(Aim of the task) Output the line containing "How far is the" and each line after it through the end of the data, exactly as written, with pictures left out.

(Extracted material)
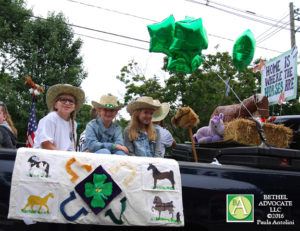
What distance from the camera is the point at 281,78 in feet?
24.5

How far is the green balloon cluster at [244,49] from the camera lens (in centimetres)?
409

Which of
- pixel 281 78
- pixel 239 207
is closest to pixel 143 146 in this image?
pixel 239 207

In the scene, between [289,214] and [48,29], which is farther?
[48,29]

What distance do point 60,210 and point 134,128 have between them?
151 cm

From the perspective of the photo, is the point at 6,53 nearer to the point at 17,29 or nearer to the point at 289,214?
the point at 17,29

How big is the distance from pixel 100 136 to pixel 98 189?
127 cm

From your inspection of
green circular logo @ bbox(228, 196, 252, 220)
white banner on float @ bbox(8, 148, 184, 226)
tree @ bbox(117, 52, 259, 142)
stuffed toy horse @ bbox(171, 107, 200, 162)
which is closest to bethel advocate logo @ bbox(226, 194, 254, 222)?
green circular logo @ bbox(228, 196, 252, 220)

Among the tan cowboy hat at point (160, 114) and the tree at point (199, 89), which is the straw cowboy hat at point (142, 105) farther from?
the tree at point (199, 89)

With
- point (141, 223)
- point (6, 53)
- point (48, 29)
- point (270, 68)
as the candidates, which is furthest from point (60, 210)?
point (6, 53)

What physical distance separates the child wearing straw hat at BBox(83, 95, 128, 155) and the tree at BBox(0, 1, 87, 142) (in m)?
9.73

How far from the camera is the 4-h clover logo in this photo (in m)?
1.94

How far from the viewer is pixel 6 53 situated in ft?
56.5

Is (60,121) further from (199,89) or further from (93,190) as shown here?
(199,89)

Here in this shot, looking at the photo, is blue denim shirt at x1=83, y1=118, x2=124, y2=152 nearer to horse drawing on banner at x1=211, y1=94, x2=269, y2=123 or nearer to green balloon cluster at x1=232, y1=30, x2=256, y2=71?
horse drawing on banner at x1=211, y1=94, x2=269, y2=123
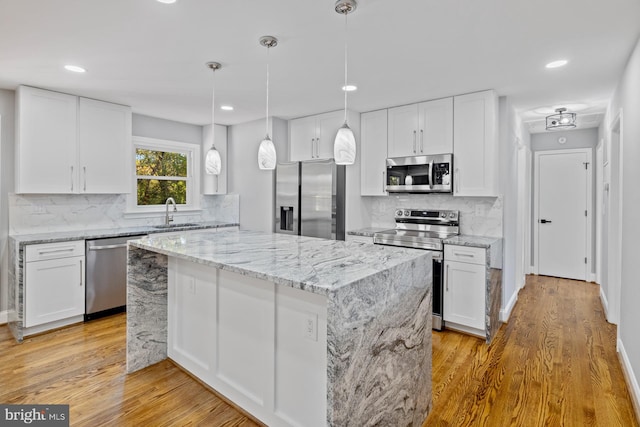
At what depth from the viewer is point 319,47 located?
2504mm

(Finished exercise)
How far is the green balloon cluster at [244,49] from the camera lens (in centimetres)?
409

Which of
- pixel 281 78
- pixel 239 207
is closest to pixel 143 146 in this image?
pixel 239 207

In the scene, between [289,214] and [48,29], which is farther?
[48,29]

What distance do point 60,210 and point 134,128 have between them?
151 cm

From the perspective of the photo, is the point at 6,53 nearer to the point at 17,29 or nearer to the point at 289,214?
the point at 17,29

How big is the distance from pixel 100 136 to pixel 98 189?
127 cm

From your inspection of
green circular logo @ bbox(228, 196, 252, 220)
white banner on float @ bbox(8, 148, 184, 226)
tree @ bbox(117, 52, 259, 142)
stuffed toy horse @ bbox(171, 107, 200, 162)
which is closest to bethel advocate logo @ bbox(226, 194, 254, 222)?
green circular logo @ bbox(228, 196, 252, 220)

Among the tan cowboy hat at point (160, 114) and the tree at point (199, 89), which is the straw cowboy hat at point (142, 105) farther from?
the tree at point (199, 89)

With
- point (141, 223)
- point (6, 53)
- point (48, 29)
- point (270, 68)
as the candidates, which is furthest from point (60, 210)?
point (6, 53)

What physical distance separates the child wearing straw hat at BBox(83, 95, 128, 155) and the tree at BBox(0, 1, 87, 142) (in m)?
9.73

How far from the camera is the 4-h clover logo in this photo (in m)?
1.94

How far from the viewer is pixel 6 53 situated in ft?
56.5

Is (60,121) further from (199,89) or further from (93,190) as shown here?
(199,89)

Here in this shot, looking at the photo, is blue denim shirt at x1=83, y1=118, x2=124, y2=152 nearer to horse drawing on banner at x1=211, y1=94, x2=269, y2=123 or nearer to green balloon cluster at x1=232, y1=30, x2=256, y2=71?
horse drawing on banner at x1=211, y1=94, x2=269, y2=123
At what depth from the viewer is point 319,47 located?
2504mm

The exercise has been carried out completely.